I sailed the seas in a house of steel
Near and far with ports unreal
Sunsets gloried grey to red
Pressured glass, could drop like lead
Been becalmed in torpid sea
Thick kelp fields with plastic free
Battled waves that turned me sick
Roiled in breakers mountains thick
North and South thro’ cracking ice
Mortal combat freed by dice
Trolled the ocean East or West
Health oft strained by disease or pest
In ports I sampled Orient fare
Spice streets of bodies bare
Curried colour in every hue
Drunken days; non-stop spew
Days now passed with memories old
I feel the aches when muscles cold
Reflecting moments ebb and flo
Of days gone past on distant shore.
Jim McRobert, Musselburgh.
Visitors plea for a place to pee
With stay at home vacations going to be the norm this year, it doesn’t take a great deal of imagination to assume that Westport beach is going to be very busy with visitors and locals alike.
Therefore, I implore Argyll and Bute Council to take steps to put mobile toilet facilities in the car park. Can grant money from the wind turbines not be used to fund this, plus the maintenance of same.
There used to be a blue toilet facility years ago but my understanding is that the funding for the maintenance was not renewed.
As tourism for our fragile economy is even more important than ever, surely our visitors should expect more than having to sneak off to the long grass in the dunes to relieve themselves, which is not ideal to say the least.
A bigger bin unit should also be installed for the summer months for the increased amount of rubbish which will be generated.

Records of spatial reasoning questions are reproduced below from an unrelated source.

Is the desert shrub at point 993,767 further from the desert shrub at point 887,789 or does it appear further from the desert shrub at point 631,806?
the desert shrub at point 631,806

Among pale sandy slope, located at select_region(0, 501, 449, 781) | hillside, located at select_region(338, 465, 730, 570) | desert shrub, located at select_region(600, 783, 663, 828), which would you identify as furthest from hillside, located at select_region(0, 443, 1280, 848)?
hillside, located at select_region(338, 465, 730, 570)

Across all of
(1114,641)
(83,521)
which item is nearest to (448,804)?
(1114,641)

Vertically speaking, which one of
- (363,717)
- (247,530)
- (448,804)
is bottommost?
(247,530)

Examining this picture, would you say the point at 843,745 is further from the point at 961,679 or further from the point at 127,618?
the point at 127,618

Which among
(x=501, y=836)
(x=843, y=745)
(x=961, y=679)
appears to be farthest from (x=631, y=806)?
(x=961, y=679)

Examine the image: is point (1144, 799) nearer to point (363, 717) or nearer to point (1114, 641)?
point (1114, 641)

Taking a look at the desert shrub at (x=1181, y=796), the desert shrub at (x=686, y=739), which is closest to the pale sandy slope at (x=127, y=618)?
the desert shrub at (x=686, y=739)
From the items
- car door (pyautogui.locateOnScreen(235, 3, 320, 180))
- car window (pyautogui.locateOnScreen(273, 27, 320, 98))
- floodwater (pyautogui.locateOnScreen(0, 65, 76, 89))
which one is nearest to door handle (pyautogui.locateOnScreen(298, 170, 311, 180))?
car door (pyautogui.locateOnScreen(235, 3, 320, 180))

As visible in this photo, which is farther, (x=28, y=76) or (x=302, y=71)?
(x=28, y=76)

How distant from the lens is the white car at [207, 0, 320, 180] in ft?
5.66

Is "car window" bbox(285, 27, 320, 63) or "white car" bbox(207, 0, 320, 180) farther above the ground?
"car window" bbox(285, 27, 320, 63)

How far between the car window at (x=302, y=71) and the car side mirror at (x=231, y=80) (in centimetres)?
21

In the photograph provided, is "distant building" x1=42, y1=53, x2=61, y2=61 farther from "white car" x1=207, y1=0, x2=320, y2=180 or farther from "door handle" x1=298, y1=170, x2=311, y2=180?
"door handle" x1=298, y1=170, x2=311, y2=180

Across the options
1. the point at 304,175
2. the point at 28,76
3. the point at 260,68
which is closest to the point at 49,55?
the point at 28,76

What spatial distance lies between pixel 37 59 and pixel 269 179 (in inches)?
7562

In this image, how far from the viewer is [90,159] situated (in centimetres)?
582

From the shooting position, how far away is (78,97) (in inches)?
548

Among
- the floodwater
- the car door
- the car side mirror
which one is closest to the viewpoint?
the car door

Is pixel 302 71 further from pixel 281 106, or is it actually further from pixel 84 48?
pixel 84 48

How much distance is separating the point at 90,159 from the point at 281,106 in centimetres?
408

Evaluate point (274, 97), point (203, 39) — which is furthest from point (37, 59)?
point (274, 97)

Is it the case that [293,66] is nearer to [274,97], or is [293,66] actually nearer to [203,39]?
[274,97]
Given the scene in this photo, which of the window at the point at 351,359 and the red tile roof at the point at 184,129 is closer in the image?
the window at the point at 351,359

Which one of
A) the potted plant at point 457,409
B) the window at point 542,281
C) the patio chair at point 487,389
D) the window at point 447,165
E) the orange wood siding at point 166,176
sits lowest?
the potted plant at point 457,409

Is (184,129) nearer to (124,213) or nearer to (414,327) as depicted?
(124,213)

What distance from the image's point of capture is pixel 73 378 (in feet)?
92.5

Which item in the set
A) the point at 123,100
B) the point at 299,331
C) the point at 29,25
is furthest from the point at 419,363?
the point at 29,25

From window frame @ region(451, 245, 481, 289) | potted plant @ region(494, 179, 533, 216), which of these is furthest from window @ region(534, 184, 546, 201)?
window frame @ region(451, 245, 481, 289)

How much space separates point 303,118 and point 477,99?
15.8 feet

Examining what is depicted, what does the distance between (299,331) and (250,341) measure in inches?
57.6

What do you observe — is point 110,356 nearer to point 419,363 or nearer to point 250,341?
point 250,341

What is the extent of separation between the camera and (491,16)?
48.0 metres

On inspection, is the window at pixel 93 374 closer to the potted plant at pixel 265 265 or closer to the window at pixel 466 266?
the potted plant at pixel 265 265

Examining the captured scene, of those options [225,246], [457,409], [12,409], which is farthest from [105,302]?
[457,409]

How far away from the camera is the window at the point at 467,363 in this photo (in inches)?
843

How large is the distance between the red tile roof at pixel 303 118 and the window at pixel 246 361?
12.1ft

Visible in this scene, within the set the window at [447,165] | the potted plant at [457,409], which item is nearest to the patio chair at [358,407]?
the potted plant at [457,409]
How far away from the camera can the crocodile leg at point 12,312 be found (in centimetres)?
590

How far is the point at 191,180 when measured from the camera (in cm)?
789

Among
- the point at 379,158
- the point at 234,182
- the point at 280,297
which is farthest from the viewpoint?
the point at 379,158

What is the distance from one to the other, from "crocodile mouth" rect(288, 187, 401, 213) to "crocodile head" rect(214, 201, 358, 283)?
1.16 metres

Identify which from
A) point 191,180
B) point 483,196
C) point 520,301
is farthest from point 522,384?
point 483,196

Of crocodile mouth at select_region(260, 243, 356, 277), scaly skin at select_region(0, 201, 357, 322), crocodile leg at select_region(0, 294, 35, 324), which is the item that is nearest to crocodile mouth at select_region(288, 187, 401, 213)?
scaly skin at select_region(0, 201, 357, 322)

A little forward planning in this case would be much appreciated.
Come on Kintyre put your best foot forward and be proactive and not reactive for a change.
Joanna Scott (nee Black), Clarkston, Glasgow.
Online course offers emotional wellbeing
Living with or beyond breast cancer is never easy – treatment, scans and the physical and mental impacts can take their toll.
Entering the first national lockdown a year ago today, people affected by breast cancer faced additional challenges, such as appointments and treatments being paused or cancelled, and at a time of social isolation and separation from loved ones.
As a clinical nurse specialist on Breast Cancer Now’s helpline, I hear daily how the pandemic has exacerbated an already worrying and uncertain time for people affected by breast cancer.
That’s why, when Covid-19 paused our face-to-face events and courses, we rapidly moved our services online, so that we could continue to be there for people who we know need our support now more than ever – our online services mean we’re one click away for anyone, at any time, following a breast cancer diagnosis.
Thanks to support received from players of People’s Postcode Lottery, our Moving Forward Online courses help people adjust to life after hospital treatment, offering specialist information and the chance to connect in a safe space with others who understand.
Through Younger Women Together Online, women aged up to 45 join small groups to meet and hear from experts on issues including treatment, fertility, exercise, and mental health.
For people living with incurable secondary breast cancer, we know how valuable it is to connect with others who share similar uncertainties and challenges, so our Living With Secondary Breast Cancer Online course is available 24/7, offering emotional wellbeing support and information.
No-one should face breast cancer alone; we’re always here, via our helpline and our online services. Sign up now: breastcancernow.org/online-services
Rachel Rawson, Breast Cancer Now clinical nurse specialist.